Hong Kong’ta Haziran ayından beri devam etmekte olan gösteriler yakın zamanda pek tanık olmadığımız bir noktaya doğru eviriliyor.

İlk olarak kısaca Hong Kong’un durumundan bahsedelim. 1997 yılında Birleşik Krallık’tan Çin’e devredilen Hong Kong’un statüsü, Özel Yönetim Bölgesi olarak adlandırılıyor. Bu da bölgenin Çin ulusal güvenliği ve uluslararası politikasını etkileyen durumlar dışında Hong Kong’a bağımsızlık tanıyor. Hong Kong’un statüsü özerklik ile karıştırılmamalıdır. Çin’in Sincan Uygur Özerk Bölgesi’nde izlediği politikalar ile Hong Kong’a yönelik izlediği politika arasındaki büyük farklılıklar göz önüne alındığında, aradaki farklılık daha net anlaşılabilir. Hong Kong ile Çin arasındaki genel anlaşmazlıkların ana nedeni ise Hong Kong’un haklarının Çin’in tanıdığı imtiyazlar sonucu mu olduğu yoksa Hong Kong’un hali hazırda kendine ait hakları olduğu mu sorusuna verilen yanıttaki farklılıklardan kaynaklanıyor.

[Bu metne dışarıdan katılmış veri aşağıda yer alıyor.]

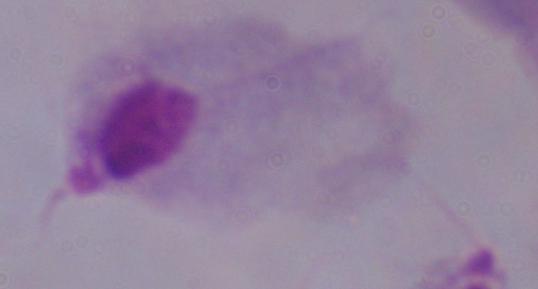

A trichomonad.

Captured at 1000x magnification. Photomicrograph.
Report the malaria status of this cell.
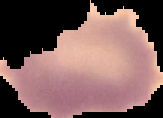
It is uninfected.

Summary:
  - Image type: segmented cell region with the area outside set to black
  - Image size: 163×118 pixels
  - Preparation: thin blood film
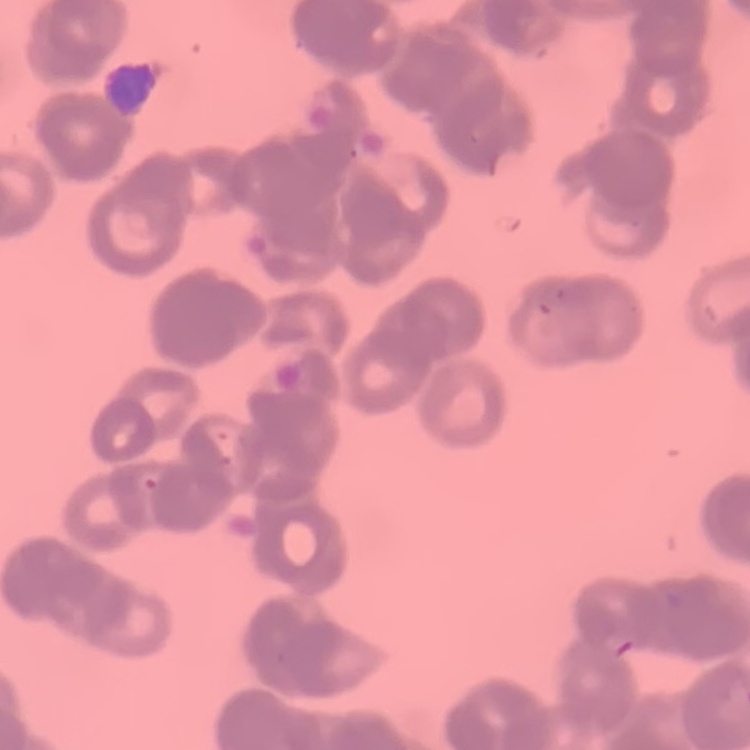

Summary:
  - Erythrocyte morphology: rouleaux formation
  - Image type: square crop of a larger photomicrograph
  - Preparation: thin blood film
  - Stain: Field's or Giemsa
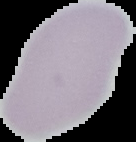
Image is 136×142 pixels. Result: no malaria parasites seen. From a thin blood smear. The area outside the segmented cell region is set to black.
Locate every Plasmodium parasite.
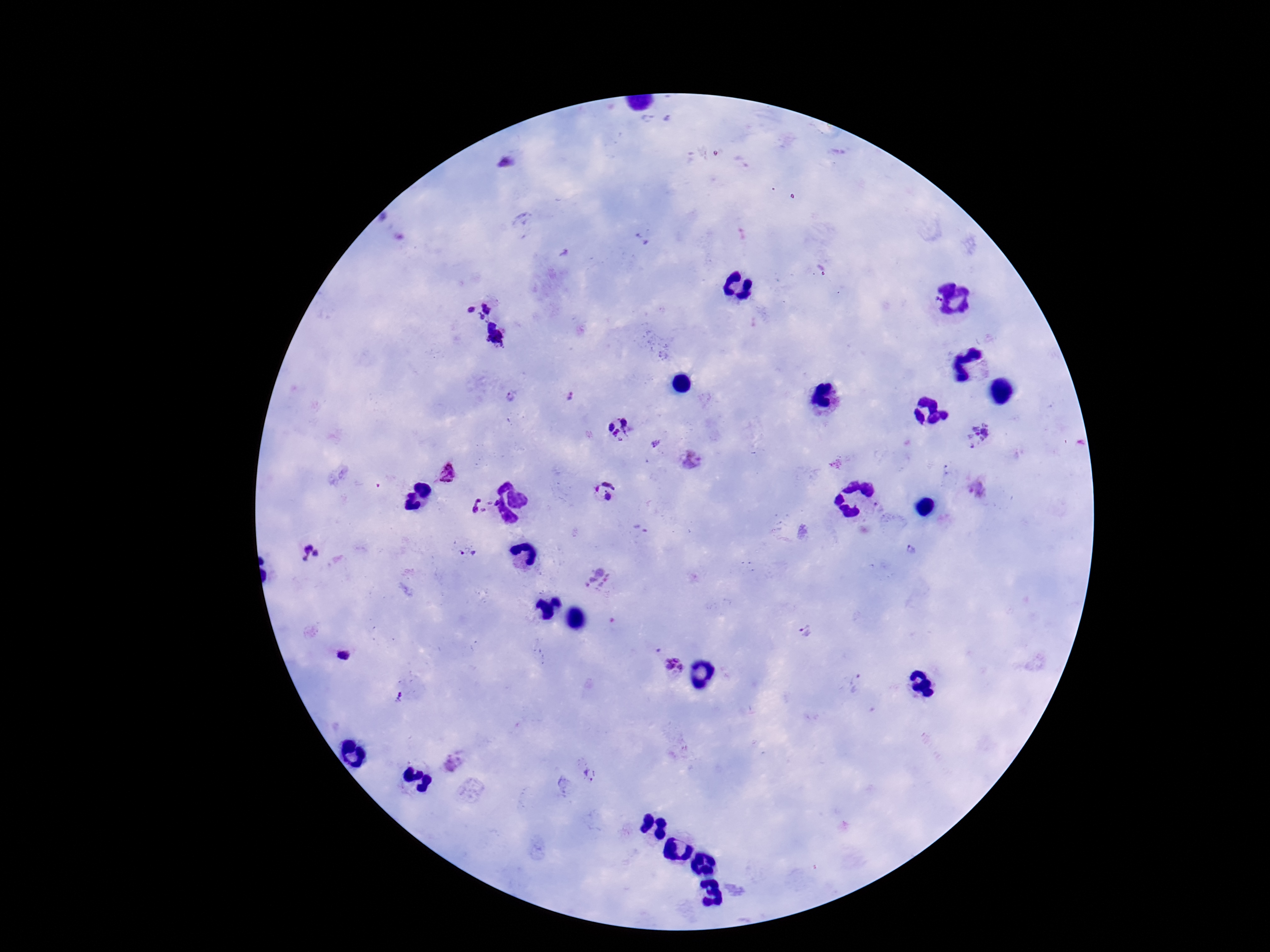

Nisan ayında Hong Kong hükümetinin suçluların Çin’e iadesine dair hazırlamış olduğu yasa tasarısına yönelik Haziran ayında başlayan gösteriler artan bir şiddet ile yaklaşık üç aydır devam ediyor. Polis merkezinin kuşatılması, havalimanının işgal edilmesi, linç edilen vatandaşlar, polis ile şiddetli çatışmalar ve Çin’in Hong Kong’a yönelik askeri müdahale ihtimali 3 aydır Hong Kong’un ve dünyanın gündemindeki yerini koruyor.

Buraya kadarki kısmı zaten aylardır duyuyoruz, izliyoruz. Hong Kong protestolara neden olan yasa tasarısını geri çekti. Bugünlerde olanlar ise Hong Kong meselesini oldukça enteresan bir noktaya doğru taşıyor.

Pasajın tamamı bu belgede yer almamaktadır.